Um dos poucos setores em que o Brasil não é autossuficiente, a cadeia do trigo é tradicional importadora da commodity para complementar a oferta local.
Neste ano, a Companhia Nacional de Abastecimento (Conab) é mais cautelosa que os representantes do setor e espera pela colheita de 2,67 milhões de toneladas de trigo no segundo produtor do Brasil, com uma alta anual de 21%.
No Brasil, a produção deve crescer 32,5%, para 6,83 milhões de toneladas, com um impulso do Paraná, tradicionalmente o maior produtor brasileiro, estima a Conab.
Analistas do setor também projetam uma safra maior que o governo para o Brasil, de 7 milhões de toneladas.
Ainda assim, a Conab indica que o país precisará adquirir 6,7 milhões de toneladas no mercado internacional, majoritariamente na Argentina.
No entanto, Pires disse que o excedente exportável do Rio Grande do Sul se justifica pois parte da produção daquele Estado é de um trigo mais brando, ou “soft”, e com teor de proteína entre 12,5% e 13%, mais elevado do que o utilizado no mercado interno.
“Alguns compradores exigem esse teor elevado de proteína, uma característica que os gaúchos cumprem com certa facilidade.

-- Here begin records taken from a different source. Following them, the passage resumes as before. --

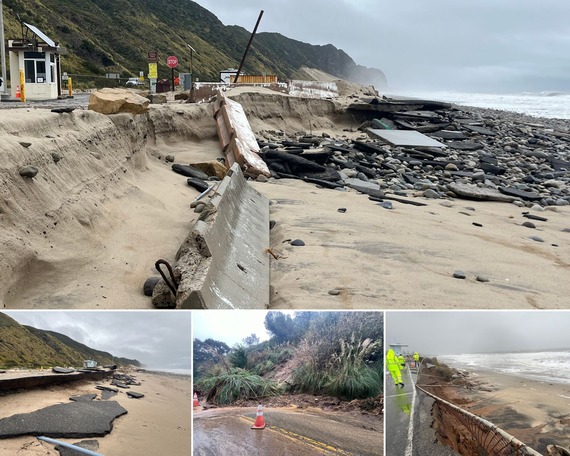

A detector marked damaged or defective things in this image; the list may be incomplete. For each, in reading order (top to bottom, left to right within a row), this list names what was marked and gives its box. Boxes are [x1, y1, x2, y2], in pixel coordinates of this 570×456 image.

broken asphalt slab [0, 400, 126, 438]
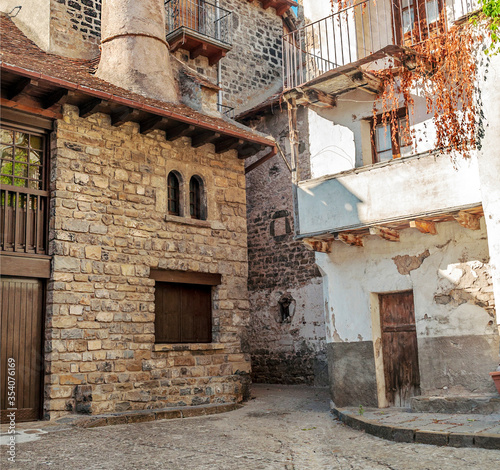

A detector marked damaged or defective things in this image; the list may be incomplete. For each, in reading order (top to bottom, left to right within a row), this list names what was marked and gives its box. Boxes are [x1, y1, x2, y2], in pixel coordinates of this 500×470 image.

peeling plaster wall [318, 219, 498, 404]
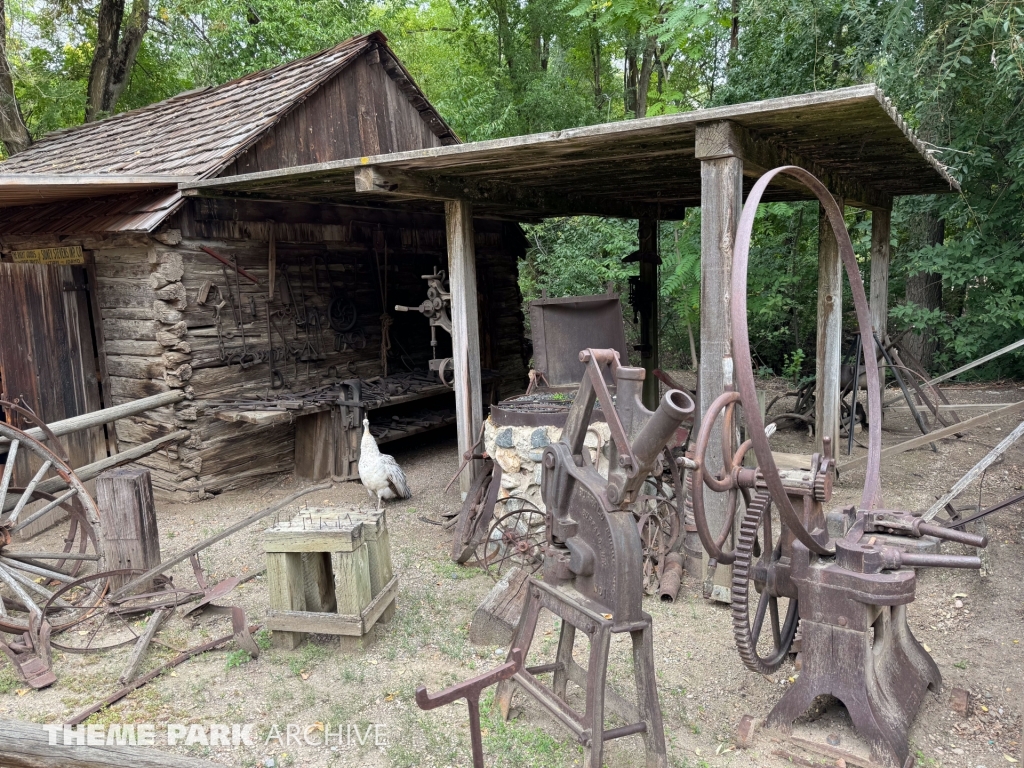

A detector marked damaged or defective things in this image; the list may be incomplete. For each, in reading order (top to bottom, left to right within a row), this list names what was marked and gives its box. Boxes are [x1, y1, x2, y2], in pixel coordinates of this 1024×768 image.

rusty metal tools [416, 648, 524, 768]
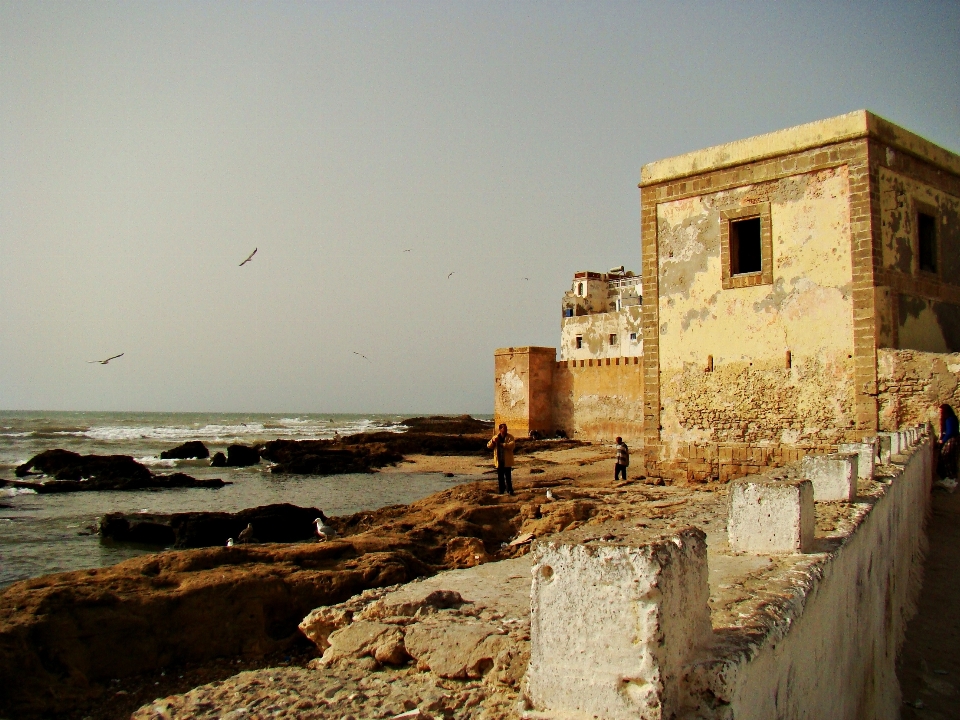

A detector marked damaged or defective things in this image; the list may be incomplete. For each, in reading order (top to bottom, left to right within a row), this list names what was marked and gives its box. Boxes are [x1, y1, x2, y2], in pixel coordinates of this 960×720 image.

peeling painted wall [560, 306, 640, 360]
peeling painted wall [660, 166, 856, 452]
peeling painted wall [552, 360, 640, 444]
peeling painted wall [876, 348, 960, 430]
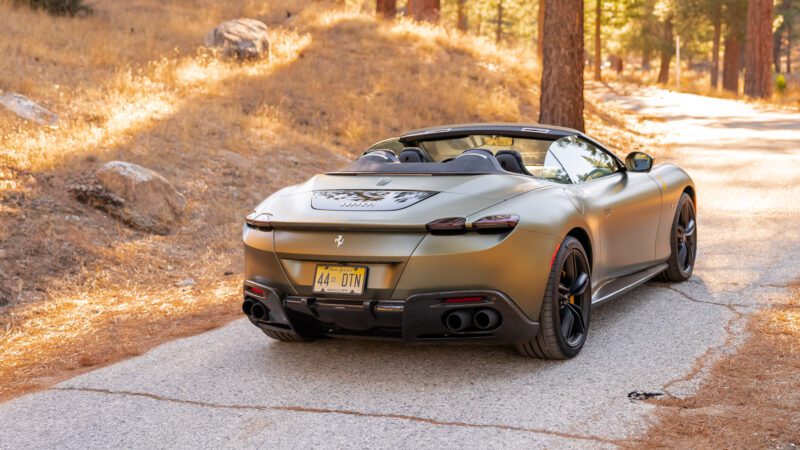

Lá fora, esse cereal é usado para ração ou para produção de pães que não exigem uma farinha tão branca”, explicou.
O presidente da Comissão de Trigo da Federação da Agricultura do Estado do Rio Grande do Sul (Farsul), Hamilton Jardim, acrescentou que os principais compradores são países africanos, do Oriente Médio, e asiáticos, como a Malásia.
O analista da consultoria Safras & Mercado Jonathan Staudt disse que, em anos anteriores, a exportação de trigo estava mais atrelada à menor qualidade do cereal após a colheita.
“Mas em 2020, o fator determinante não foi a qualidade menor. Acredito que a questão cambial tenha tornado esse trigo bem mais atrativo para os vendedores e o dólar valorizado torna a commodity mais competitiva lá fora”, afirmou o especialista.
O presidente da Fecoagro ainda pontuou que algumas áreas gaúchas são mais quentes, um clima propício para este cultivo de nicho diferente do “trigo pão”.
“Fizemos uma parceria com a Embrapa para desenvolvimento de cultivares para exportação e temos até um programa de incentivo ao plantio para os produtores”, completou Pires.